Fanfare

The well-established British composer Philip Grange (b.1956) realized in a moment of reflection that his music frequently took off from other creative artists and writers. From that reflection comes this new release titled Homage, which comprises four chamber works that pay homage to a painter (Marc Chagall), two writers (Samuel Beckett and Edward Thomas), and a fellow composer (John Casken). These pieces call for different personnel pulled from the chamber ensemble Gemini: a piano quartet, piano trio, solo cello, and a sextet of mixed instruments including percussion and piano. Grange supplies helpful commentary about how each homage came about, and there’s a note from the conductor of Gemini, Ian Mitchell.

I mention these peripheral aspects of Grange’s music because in some ways they are the most interesting things about it. There is a serious attempt to “absorb” another artist’s technique, as Grange puts it.

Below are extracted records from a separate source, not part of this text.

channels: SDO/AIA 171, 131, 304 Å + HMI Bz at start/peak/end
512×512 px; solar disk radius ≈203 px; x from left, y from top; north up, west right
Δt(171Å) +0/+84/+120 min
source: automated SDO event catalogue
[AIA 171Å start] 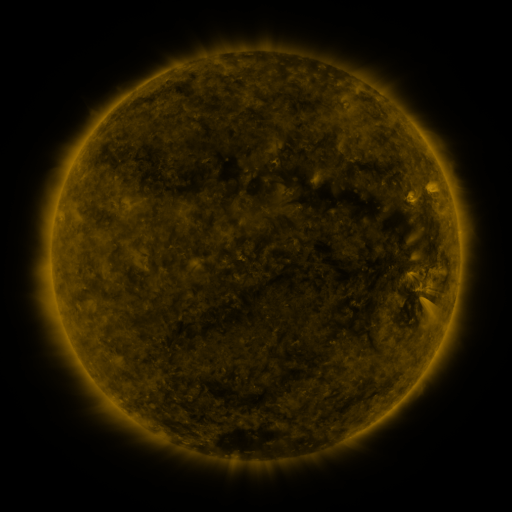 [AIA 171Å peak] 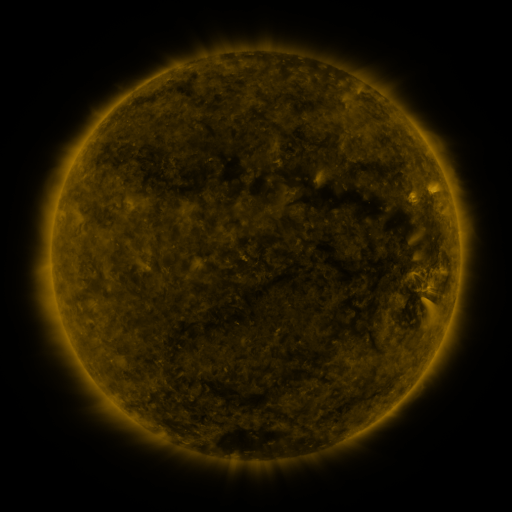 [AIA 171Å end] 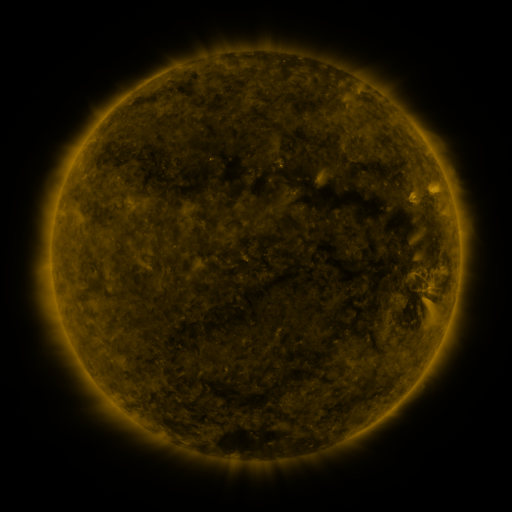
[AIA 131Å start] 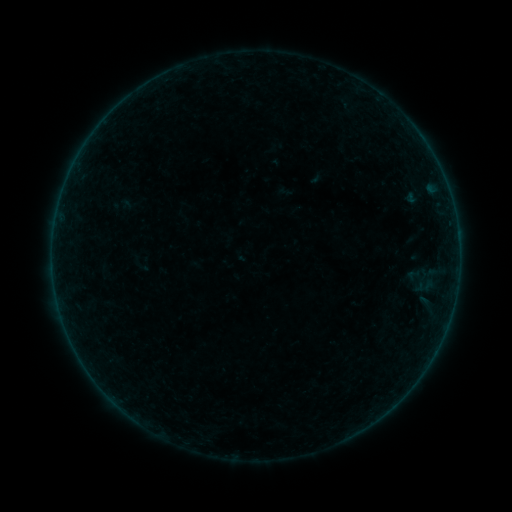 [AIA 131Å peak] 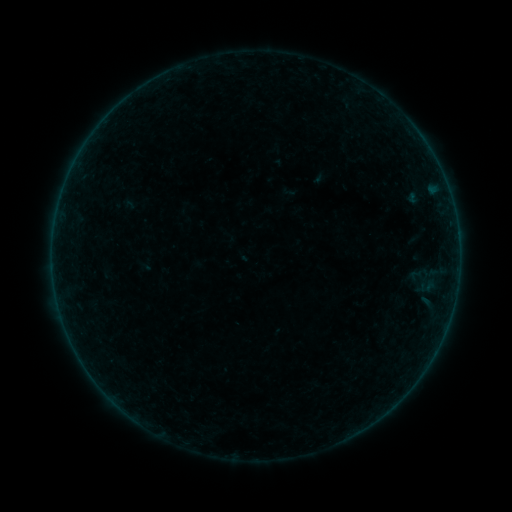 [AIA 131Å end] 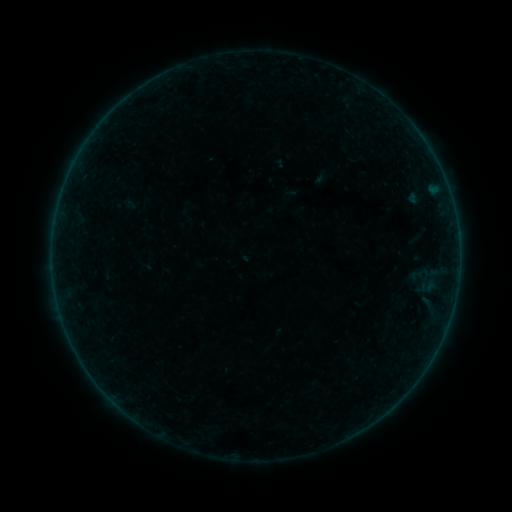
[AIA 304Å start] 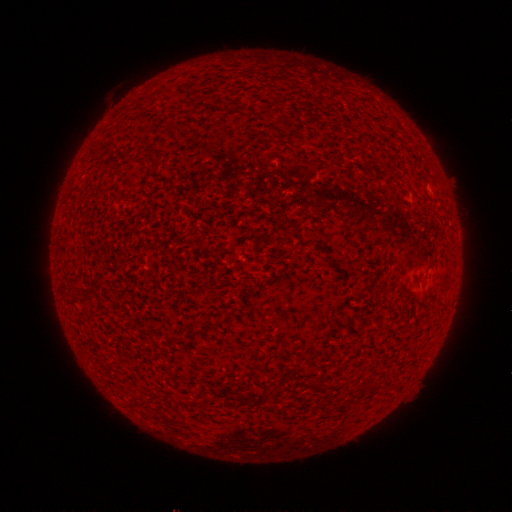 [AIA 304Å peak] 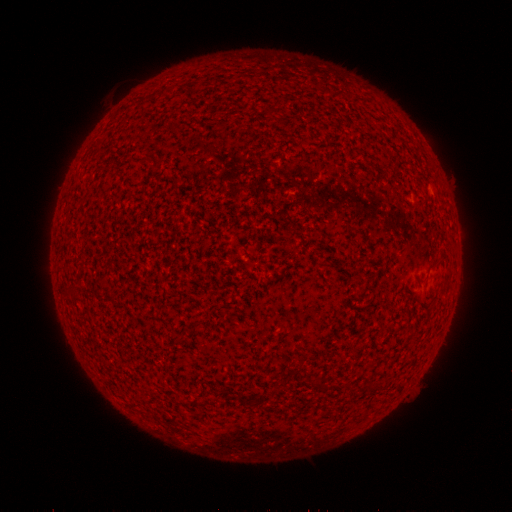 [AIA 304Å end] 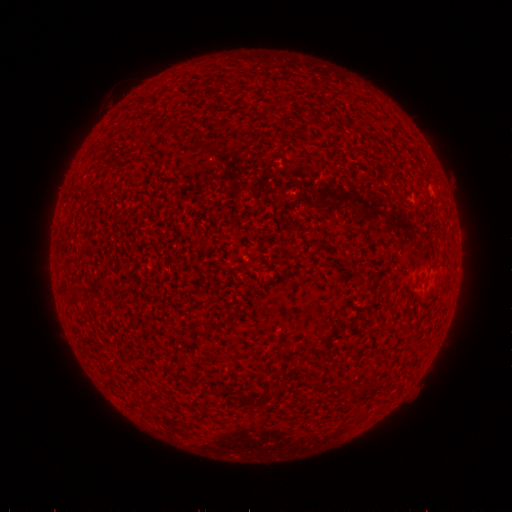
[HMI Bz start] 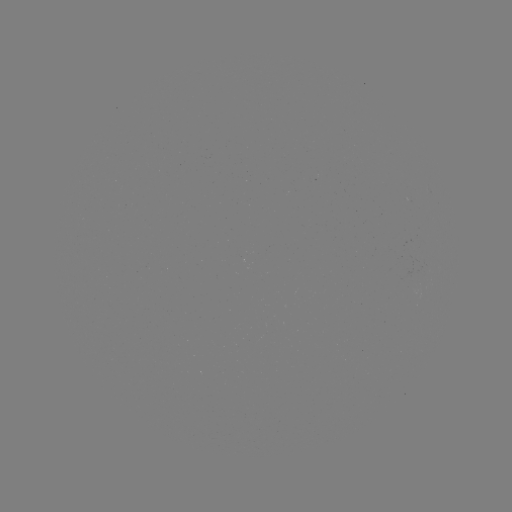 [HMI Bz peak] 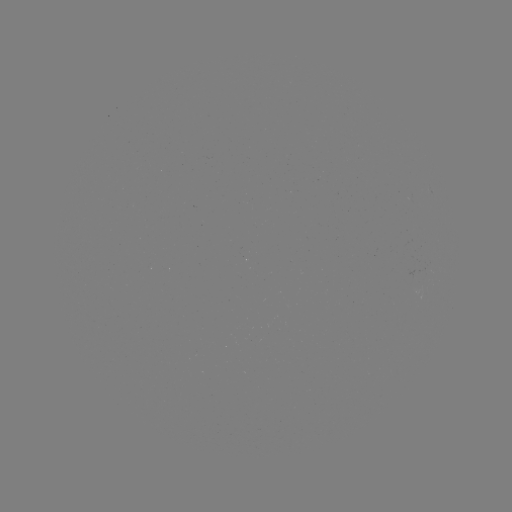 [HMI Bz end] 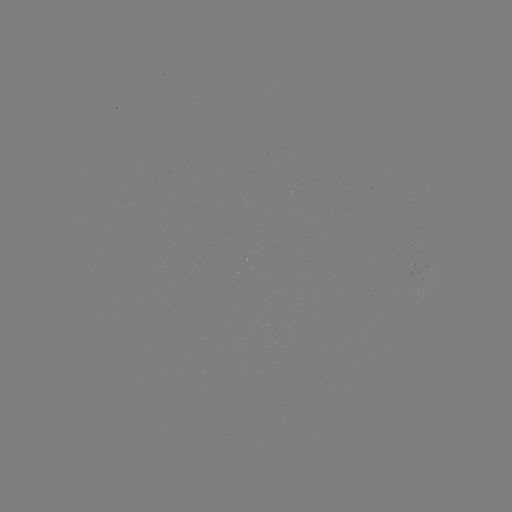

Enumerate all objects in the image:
emerging-flux region: (426, 271)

More than four decades ago he read Samuel Beckett’s novel Malone Dies, which uses stream of consciousness as the dying protagonist entertains himself with invented stories. How can stream of consciousness be translated into music? Grange posed the question, and Shifting Thresholds, the sextet, is his answer. Chagall had a repertoire of signature images, such as angels and farm animals, that were repeated from canvas to canvas, acquiring different perspective and colors. Finding a musical equivalent led to Piano Trio: Homage to Chagall.

By going into such enticing detail, Grange has found a hook, not just for his own imaginative process but also for the listener. If you know Chagall or Beckett, you sit back and await the trans¬mutation of one art form into another. I wish I could say that insight came. As a listening experience, Grange’s fairly generalized Postmodernism delivers no obvious resemblance to the figures he pays homage to. The piano quartet, Tiers of Time, is supposedly related to the strata of rock seen in the hills of England’s bleak Peak District, but all musical forms beyond a simple one-note-at-a-time are layered. Over the course of 70 minutes the only association I could make was in the solo cello work, Elegy, whose mournful tone is easily connected to the death in World War I of the gifted poet Edward Thomas. Even here, however, the wandering line of the music ventures far away from anything one thinks of as elegiac.

Grange, like many other contemporary composers, is embedded in the far-reaching academic system that provides music for specialized performers like Gemini. It typifies the coterie culture, being extremely skillful and eager for new compositions (Gemini has commissioned three works from Grange over a period of almost 30 years, including the Beckett homage, which lasts half an hour). The wider music-listening public is occupied elsewhere and has ears attuned to composers of the past. There are times when the coterie and the public converge. Peter Maxwell Davies, the teacher and close friend of Grange’s, attained fame, popularity, and respect inside the composer community.

To my ears Grange’s music stays firmly inside the academic-coterie boundary, but that doesn’t make it any less accomplished. I had a mixed response to the program. The Elegy for solo cello be¬comes tedious after a few minutes, which is a risk that unaccompanied cello music runs, but the Piano Trio is full of interesting techniques and sounds. It benefits from the narrative quality that is central to Grange’s style—in other words, the piece seems to head somewhere and does appealing things along the way. There is also a pull toward tonality rather than complete atonal liberation, which also helps the listener.

The big work, Shifting Thresholds (the title comes from a Beckett poem), has a much more colorful palette than the other three works, since the sextet includes a variety of flute, clarinets, violin, viola, piano, and percussion. But the music abandons any narrative—like Beckett’s prose, Grange says, the piece has no goal—and there is more reliance on atonality, including quarter tones. The real question, which applies to all contemporary music, is whether it appeals to your ear. I liked the Piano Trio and piano quartet more than anything else. Overall, Grange’s compositions are ingeniously nondescript. It’s not a flattering assessment, but when a composer can employ any stylistic tool, nothing personal emerges. You are unmoved by the listening experience despite all the enticing descriptions provided in the booklet.